INPUT RECORDS Start Marker
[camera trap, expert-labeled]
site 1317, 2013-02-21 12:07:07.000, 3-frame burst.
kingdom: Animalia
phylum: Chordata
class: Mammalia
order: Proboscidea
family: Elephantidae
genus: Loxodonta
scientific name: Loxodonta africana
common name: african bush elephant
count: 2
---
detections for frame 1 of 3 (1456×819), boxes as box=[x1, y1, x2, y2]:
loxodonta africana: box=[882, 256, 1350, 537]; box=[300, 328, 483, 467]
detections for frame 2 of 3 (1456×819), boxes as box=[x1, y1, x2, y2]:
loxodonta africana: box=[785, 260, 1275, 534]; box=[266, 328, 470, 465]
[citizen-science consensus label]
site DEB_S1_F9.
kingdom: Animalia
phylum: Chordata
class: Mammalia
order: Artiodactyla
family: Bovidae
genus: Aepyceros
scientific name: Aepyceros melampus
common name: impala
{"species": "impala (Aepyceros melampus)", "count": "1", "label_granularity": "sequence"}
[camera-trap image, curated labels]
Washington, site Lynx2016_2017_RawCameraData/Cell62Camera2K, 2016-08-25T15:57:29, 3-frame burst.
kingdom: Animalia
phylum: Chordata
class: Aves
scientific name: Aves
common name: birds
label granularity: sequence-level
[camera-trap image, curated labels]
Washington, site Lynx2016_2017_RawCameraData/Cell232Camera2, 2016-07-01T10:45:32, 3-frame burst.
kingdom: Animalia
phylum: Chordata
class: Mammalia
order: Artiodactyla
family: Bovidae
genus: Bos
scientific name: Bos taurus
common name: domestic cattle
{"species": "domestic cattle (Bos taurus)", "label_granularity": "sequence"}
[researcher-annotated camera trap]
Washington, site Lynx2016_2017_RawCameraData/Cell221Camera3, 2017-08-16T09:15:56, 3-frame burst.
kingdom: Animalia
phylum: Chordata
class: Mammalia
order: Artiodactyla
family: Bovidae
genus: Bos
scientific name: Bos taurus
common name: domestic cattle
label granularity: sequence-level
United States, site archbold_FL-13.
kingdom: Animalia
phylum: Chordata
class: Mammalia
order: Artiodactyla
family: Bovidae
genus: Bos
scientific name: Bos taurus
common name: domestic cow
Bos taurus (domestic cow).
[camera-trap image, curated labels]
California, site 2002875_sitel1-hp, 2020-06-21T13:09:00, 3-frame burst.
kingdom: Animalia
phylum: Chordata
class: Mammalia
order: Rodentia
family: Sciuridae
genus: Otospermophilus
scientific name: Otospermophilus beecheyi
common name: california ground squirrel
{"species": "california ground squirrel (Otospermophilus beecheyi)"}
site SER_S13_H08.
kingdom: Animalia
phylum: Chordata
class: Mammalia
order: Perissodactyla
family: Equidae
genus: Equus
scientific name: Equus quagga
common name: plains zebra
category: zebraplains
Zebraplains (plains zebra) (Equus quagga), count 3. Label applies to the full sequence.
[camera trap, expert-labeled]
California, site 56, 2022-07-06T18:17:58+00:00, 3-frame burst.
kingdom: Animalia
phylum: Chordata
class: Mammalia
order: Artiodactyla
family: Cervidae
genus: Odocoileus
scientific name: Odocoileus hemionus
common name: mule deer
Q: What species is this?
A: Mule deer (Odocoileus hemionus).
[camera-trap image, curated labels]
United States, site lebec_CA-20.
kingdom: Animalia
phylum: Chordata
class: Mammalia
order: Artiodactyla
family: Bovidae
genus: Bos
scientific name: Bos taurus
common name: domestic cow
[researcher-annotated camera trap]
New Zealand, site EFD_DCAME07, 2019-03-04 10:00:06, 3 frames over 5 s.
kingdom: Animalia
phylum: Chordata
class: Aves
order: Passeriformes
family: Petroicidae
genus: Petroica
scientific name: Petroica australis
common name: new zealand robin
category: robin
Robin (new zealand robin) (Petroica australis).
INPUT RECORDS End Marker
Scan the lines above, and whenever one holds the string "melampus", copy it.

scientific name: Aepyceros melampus
{"species": "impala (Aepyceros melampus)", "count": "1", "label_granularity": "sequence"}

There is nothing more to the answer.